I’ve just returned from three days and four nights in the Bavarian and Austrian countryside. I flew to Munich and met up with my father who was there on business. What a joy to spend uninterrupted time with my father, a brilliant and daring thinker and traveler. Too often while I am in the “busy years” of parenting, our conversations get short circuited by the demands of caring for my kids. So this was a great opportunity. Plus, my father knows this part of the world like the back of his hand. He studied there on a Fulbright, speaks German fluently and returns often for business. Here’s my father in a nutshell: when he has a few hours between clients (usually, Information Technology leaders at major corporations), he jumps into a rental car and speeds into the countryside to visit his beloved Rococo and Baroque churches. As my sister writes, Dad is a physicist and a poet.

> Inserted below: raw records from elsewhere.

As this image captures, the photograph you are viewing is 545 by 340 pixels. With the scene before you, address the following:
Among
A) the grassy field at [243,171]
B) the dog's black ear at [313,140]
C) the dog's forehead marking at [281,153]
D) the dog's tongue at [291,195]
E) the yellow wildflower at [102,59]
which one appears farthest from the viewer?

Physicist-poet and I drove from small town with gorgeous church to small town with gorgeous church in the 20-below-zero deep freeze. My favorite church was the Wieskirche, set all by itself in a large meadow. The story goes that an old wooden statue of Jesus one day cried real tears.Pilgrims came from all around to pay homage to this miracle and eventually this gorgeous church was built on the site.
I studied lots of Art History in college and I remember cringing when we got to Baroque and Rococo. It was way too much. Almost embarrassing with all those naked angels, all that gilt. But my perspective is changing with age. In the interior of the Wieskirche, I’m starting to see what my father sees: a colorful, joyful, fanciful celebration of a benign God.
I didn’t realize until I left Israel how much I needed a break from this intense country (Palestine and Jordan don’t count. Of course I acknowledge that Germany has its own intensity, past and present, but for me, this year, it was as relaxing as a tropical island). I needed a reboot for my mind and heart, a chance to reflect on our year thus far. “Of course!” said a more experienced expat friend, when I told her of the good my trip did for me. “You simply have to get out of Jerusalem every month and Israel every three months.” Of course it’s a privilege to even think this way. But I’m amazed and grateful to see that I’ll have the chance to go abroad again in March, April and June (Istanbul, London and Italy)…many opportunities to get critical and reflective distance on Jerusalem.
In another post, I’ll try to explain why I need that distance. For now, I just want to say how grateful I am for this trip and its explosions of color and whimsy and forgiveness. See? This Jesus even rides on a rainbow.
These Rococo confections were a great counterpoint to the sombre tone of art –and often life — in this part of the world. Especially combined with so many other things I can’t get in Jerusalem. I admired sparkling snow, drank amazing beer, and ate pork and non-kosher cheese at every meal, and I did it all with my dad. What a reinvigorating opportunity.